Data for this task:
******

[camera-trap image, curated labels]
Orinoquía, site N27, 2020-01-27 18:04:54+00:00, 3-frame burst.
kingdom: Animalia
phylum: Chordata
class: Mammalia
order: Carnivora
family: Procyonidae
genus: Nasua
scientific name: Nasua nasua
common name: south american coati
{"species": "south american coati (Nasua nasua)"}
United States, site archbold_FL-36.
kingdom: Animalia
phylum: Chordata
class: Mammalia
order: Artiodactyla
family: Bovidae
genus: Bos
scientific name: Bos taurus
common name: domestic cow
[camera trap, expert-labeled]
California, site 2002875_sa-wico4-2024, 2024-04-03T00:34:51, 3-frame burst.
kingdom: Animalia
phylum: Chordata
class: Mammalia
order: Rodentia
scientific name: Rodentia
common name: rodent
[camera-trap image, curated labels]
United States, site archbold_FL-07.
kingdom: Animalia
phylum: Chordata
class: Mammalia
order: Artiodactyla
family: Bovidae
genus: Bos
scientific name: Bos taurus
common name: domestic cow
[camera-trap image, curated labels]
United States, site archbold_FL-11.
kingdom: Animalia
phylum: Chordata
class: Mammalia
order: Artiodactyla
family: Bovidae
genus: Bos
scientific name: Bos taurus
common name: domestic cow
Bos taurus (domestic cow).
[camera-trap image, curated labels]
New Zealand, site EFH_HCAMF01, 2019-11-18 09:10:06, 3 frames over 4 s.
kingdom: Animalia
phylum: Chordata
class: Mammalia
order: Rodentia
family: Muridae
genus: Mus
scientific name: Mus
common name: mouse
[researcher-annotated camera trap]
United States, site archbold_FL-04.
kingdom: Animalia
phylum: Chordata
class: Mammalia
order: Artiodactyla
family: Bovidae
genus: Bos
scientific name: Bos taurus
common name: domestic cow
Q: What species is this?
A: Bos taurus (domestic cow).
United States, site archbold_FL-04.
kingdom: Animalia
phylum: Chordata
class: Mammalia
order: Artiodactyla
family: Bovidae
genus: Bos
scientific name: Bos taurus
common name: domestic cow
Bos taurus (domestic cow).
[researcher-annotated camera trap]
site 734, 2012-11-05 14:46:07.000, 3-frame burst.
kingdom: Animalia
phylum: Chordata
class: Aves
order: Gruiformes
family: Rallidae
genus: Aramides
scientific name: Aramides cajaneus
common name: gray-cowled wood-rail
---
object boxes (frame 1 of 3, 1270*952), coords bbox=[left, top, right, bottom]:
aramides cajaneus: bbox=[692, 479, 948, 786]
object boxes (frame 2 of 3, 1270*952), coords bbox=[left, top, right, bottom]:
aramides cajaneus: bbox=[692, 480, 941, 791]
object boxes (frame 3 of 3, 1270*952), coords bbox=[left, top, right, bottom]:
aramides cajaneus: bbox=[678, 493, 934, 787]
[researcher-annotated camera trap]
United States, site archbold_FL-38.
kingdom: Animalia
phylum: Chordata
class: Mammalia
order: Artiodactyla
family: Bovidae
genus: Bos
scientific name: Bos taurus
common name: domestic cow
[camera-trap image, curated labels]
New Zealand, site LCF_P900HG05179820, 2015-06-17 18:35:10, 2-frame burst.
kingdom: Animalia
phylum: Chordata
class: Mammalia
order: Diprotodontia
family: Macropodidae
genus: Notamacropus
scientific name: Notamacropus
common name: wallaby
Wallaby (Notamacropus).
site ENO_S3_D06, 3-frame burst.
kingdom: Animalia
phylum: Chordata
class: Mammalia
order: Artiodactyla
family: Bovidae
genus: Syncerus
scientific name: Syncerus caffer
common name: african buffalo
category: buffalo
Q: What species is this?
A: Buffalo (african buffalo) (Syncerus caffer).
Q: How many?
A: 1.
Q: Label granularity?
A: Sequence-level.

******

Required work: Which lines in the data above contain "Zealand"? Show each one.

Task solution:
New Zealand, site EFH_HCAMF01, 2019-11-18 09:10:06, 3 frames over 4 s.
New Zealand, site LCF_P900HG05179820, 2015-06-17 18:35:10, 2-frame burst.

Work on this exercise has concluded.